*** Opening EXTRACT ***
Crash Recovery
The Problem
Databases crash. Power fails, operating systems panic, processes get killed. When this happens, the database must be able to restart and return to a consistent state without losing committed data.
Consider what might be in-flight when a crash occurs:
Scenario: Crash during normal operation
Buffer Pool (RAM):
Page 5: dirty, modified by committed txn
Page 8: dirty, modified by uncommitted txn
Page 12: dirty, partially written by in-progress txn
WAL (Disk):
[committed txn records][uncommitted txn records][partial frame?]
Database File (Disk):
[old versions of pages - some stale, some current]
After restart, we need to:
- Redo committed work - If a transaction committed (COMMIT record in WAL) but its changes weren't flushed to the database file, redo them
- Ignore uncommitted work - If a transaction never committed, pretend it never happened
The ARIES Philosophy
Our recovery is inspired by ARIES (Algorithms for Recovery and Isolation Exploiting Semantics), a recovery algorithm developed at IBM. The key insight:
Write-Ahead Logging + Redo at Recovery = Durability
The WAL contains everything we need. After a crash:
- Read the WAL from the last checkpoint
- Determine which transactions committed
- Redo only committed operations
Two-Phase Recovery
Phase 1: Analysis
Scan the WAL to understand what happened:
WAL Contents:
┌────────────────────────────────────────────────────┐
│ LSN 1: TXN_BEGIN (txn=1) → txn 1 started │
│ LSN 2: INSERT (txn=1) → txn 1 modified │
│ LSN 3: TXN_BEGIN (txn=2) → txn 2 started │
│ LSN 4: INSERT (txn=2) → txn 2 modified │
│ LSN 5: TXN_COMMIT (txn=1) → txn 1 COMMITTED│
│ LSN 6: UPDATE (txn=2) → txn 2 modified │
│ ─── CRASH ─── │
└────────────────────────────────────────────────────┘
Analysis Result:
Transaction 1: COMMITTED (has TXN_COMMIT)
*** Closing EXTRACT ***
*** Opening EXTRACTED DATA ***
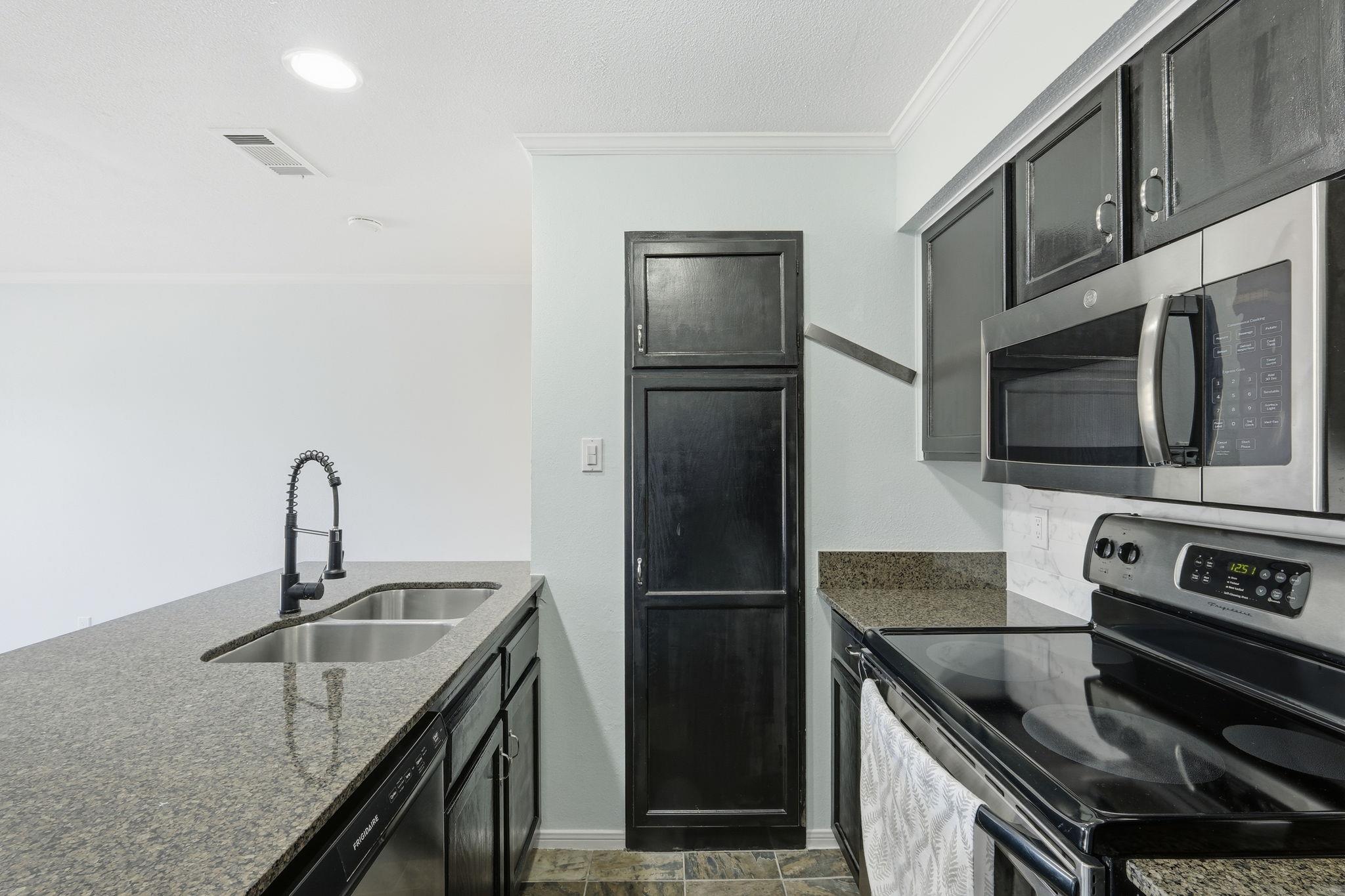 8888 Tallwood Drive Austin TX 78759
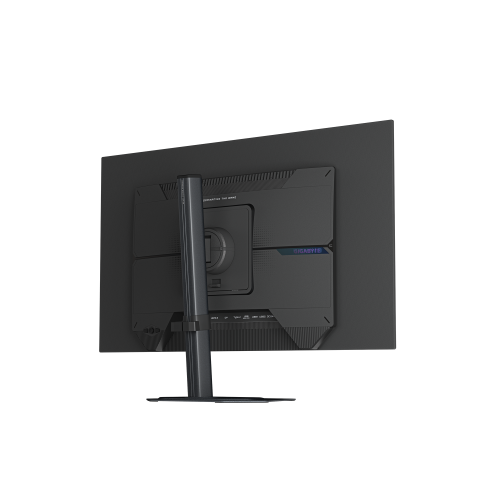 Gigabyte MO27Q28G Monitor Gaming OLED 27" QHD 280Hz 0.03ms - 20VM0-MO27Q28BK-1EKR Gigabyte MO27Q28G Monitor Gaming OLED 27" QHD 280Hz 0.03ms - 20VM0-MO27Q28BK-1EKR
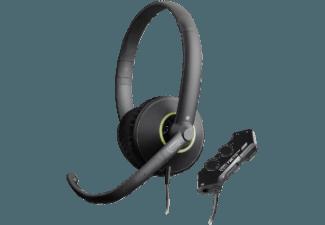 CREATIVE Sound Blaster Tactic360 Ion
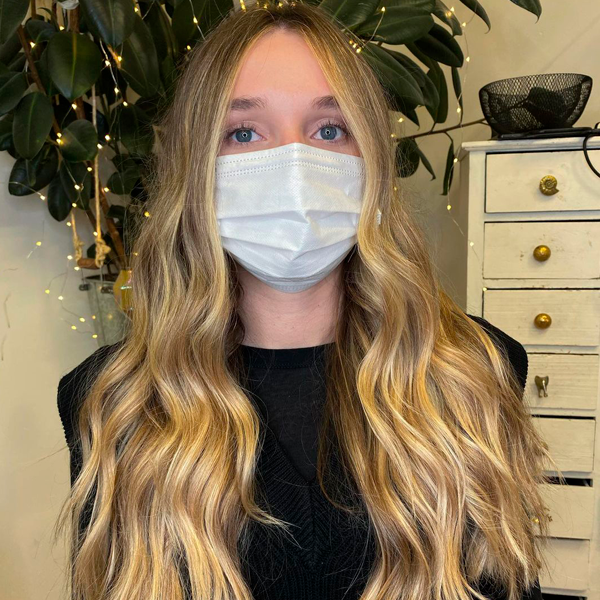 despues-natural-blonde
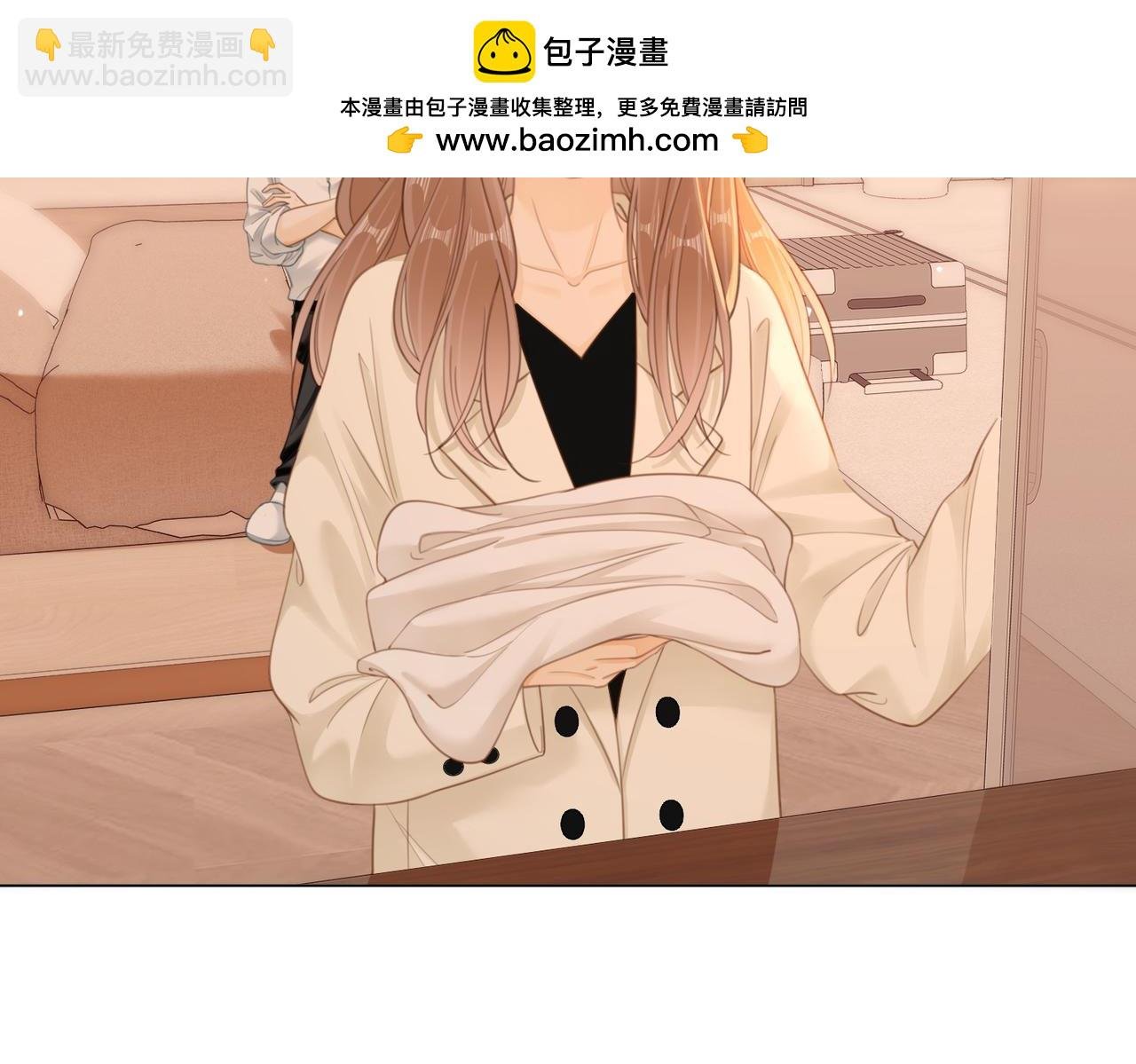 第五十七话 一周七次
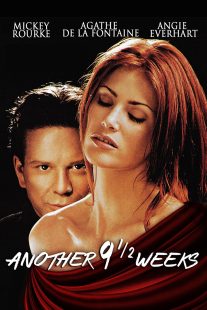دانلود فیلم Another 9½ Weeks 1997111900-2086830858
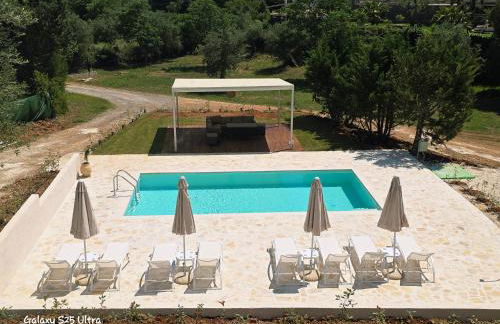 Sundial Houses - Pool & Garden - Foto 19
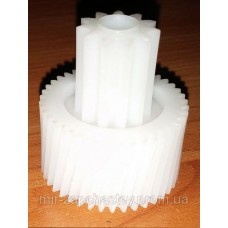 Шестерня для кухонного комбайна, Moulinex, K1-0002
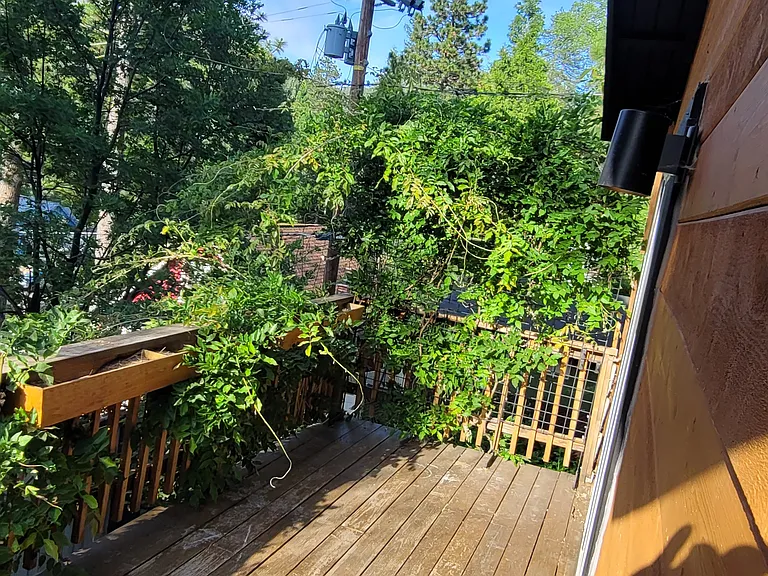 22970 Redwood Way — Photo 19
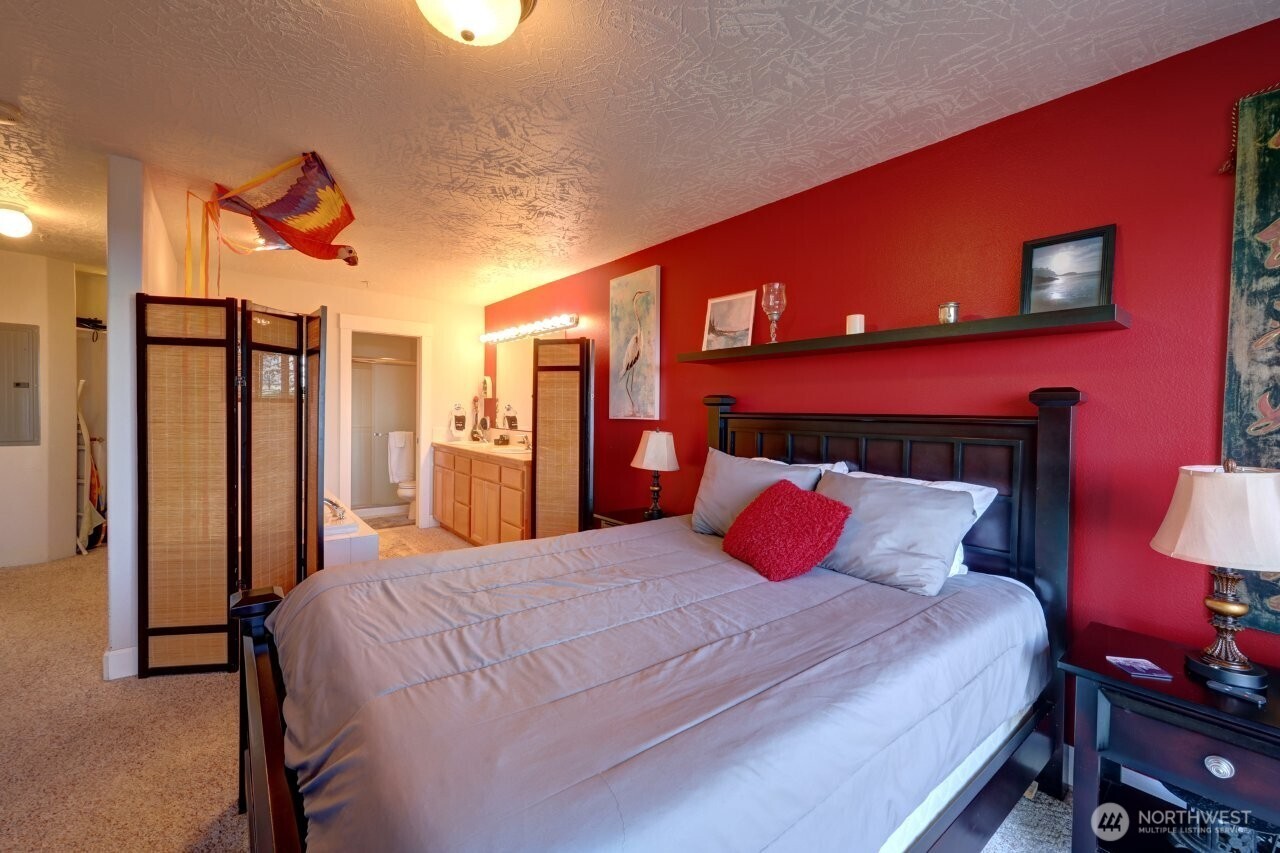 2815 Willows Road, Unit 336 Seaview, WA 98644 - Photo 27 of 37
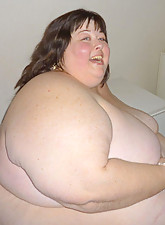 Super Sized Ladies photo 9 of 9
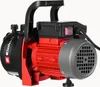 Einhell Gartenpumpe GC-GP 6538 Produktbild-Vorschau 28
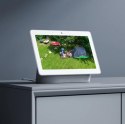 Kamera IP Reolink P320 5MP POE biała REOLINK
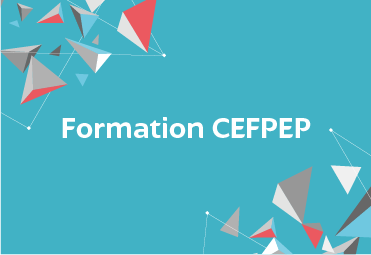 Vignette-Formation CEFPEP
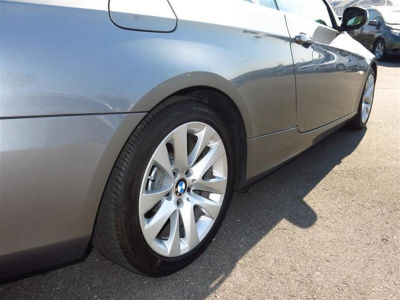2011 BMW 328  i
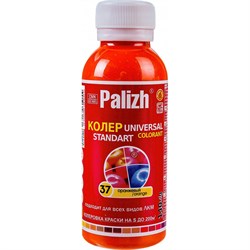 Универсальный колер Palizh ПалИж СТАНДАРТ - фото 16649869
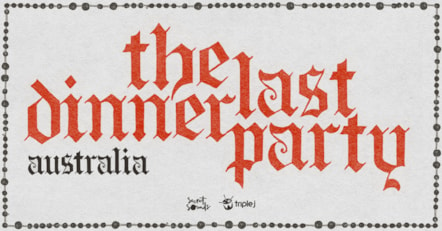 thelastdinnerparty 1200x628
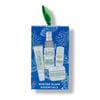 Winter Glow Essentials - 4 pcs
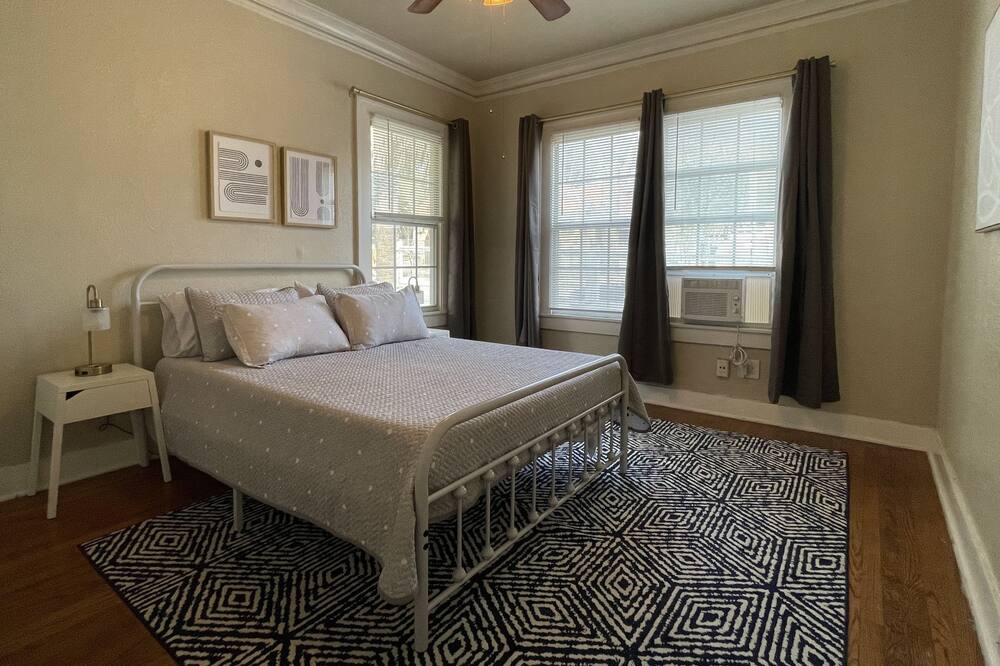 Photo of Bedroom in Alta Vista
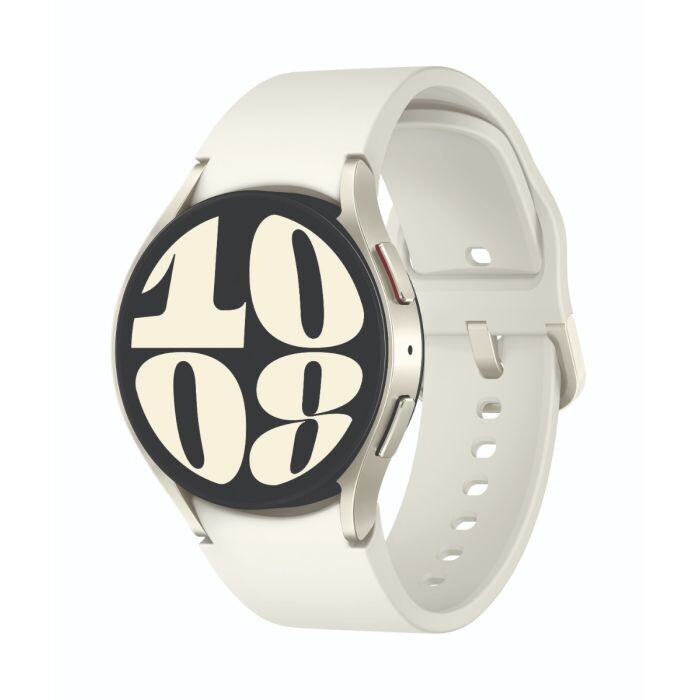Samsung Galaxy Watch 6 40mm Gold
*** Closing EXTRACTED DATA ***
WORK TASK 1 - According to the crash recovery page, where was ARIES developed?
WORK TASK 2 - Switch "Gaming" to "Esports" in the listing lines from the first one through the one containing "Шестерня для кухонного", inclusive, and leave everything else unchanged. Give only those lines, without the pictures.

WRITTEN ANSWER 1 - At IBM.

WRITTEN ANSWER 2 -
 8888 Tallwood Drive Austin TX 78759
 Gigabyte MO27Q28G Monitor Esports OLED 27" QHD 280Hz 0.03ms - 20VM0-MO27Q28BK-1EKR Gigabyte MO27Q28G Monitor Esports OLED 27" QHD 280Hz 0.03ms - 20VM0-MO27Q28BK-1EKR
 CREATIVE Sound Blaster Tactic360 Ion
 despues-natural-blonde
 第五十七话 一周七次
دانلود فیلم Another 9½ Weeks 1997111900-2086830858
 Sundial Houses - Pool & Garden - Foto 19
 Шестерня для кухонного комбайна, Moulinex, K1-0002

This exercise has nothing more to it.